Outside of its breast cancer program, several precision oncology assets in AstraZeneca's pipeline performed well during Q4. The firm's top-selling oncology product, the EGFR inhibitor Tagrisso (osimertinib) recorded sales of $1.70 billion in Q4 2024, an increase of 20 percent compared to Q4 2023. The company markets Tagrisso as an adjuvant and first-line therapy for EGFR-mutated non-small cell lung cancer.

Fredrickson said Tagrisso's uptake was strong across all indications. "In the front-line setting, Tagrisso achieved over 75 percent market share globally, with close to 85 percent market share in the US," he said, noting that the drug made steady gains in the adjuvant setting and had encouraging early launch uptake in early-stage unresectable lung cancer.

Over the same period, sales for the PARP inhibitor Lynparza (olaparib) increased 46 percent to $1.44 billion, and sales of the immunotherapy Imfinzi (durvalumab) increased 16 percent to $1.25 billion.
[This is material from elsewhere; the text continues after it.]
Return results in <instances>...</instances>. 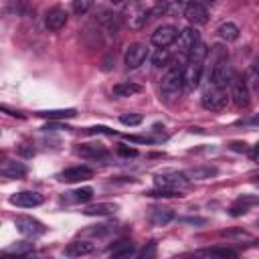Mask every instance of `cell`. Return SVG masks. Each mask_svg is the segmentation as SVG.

Lynparza's sales triggered a $600 million milestone payment in the fourth quarter from a 2017 codevelopment and co-commercialization agreement with Merck, Fredrickson said.

AstraZeneca posted a profit of $1.5 billion, or $.97 per share, in Q4 2024, compared to a profit of $959 million, or $.62 per share, in Q4 2023. The consensus Wall Street EPS estimate was $.81.

Full-year 2024

In 2024, AstraZeneca's total revenue was $54.07 billion, an 18 percent increase compared to $45.81 billion in 2023 and beating the $53.38 billion that analysts were expecting on average.

The oncology segment contributed $22.35 billion, a 21 percent increase compared to 2023. Over the same period, sales of Tagrisso increased 13 percent to $6.58 billion and Lynparza sales increased 20 percent to $3.67 billion. Sales of Imfinzi jumped 17 percent to $4.72 billion, and Enhertu brought in $1.98 billion, 54 percent more than in 2023.

The firm recorded a profit of $7.04 billion in 2024, or $4.54 per share, compared to $5.96 billion, or $3.84 per share, in 2023. Analysts, on average, had projected EPS of $4.10.

AstraZeneca finished the year with $5.49 billion in cash and cash equivalents.

In 2025, the company expects total revenue to increase by a high-single-digit percentage.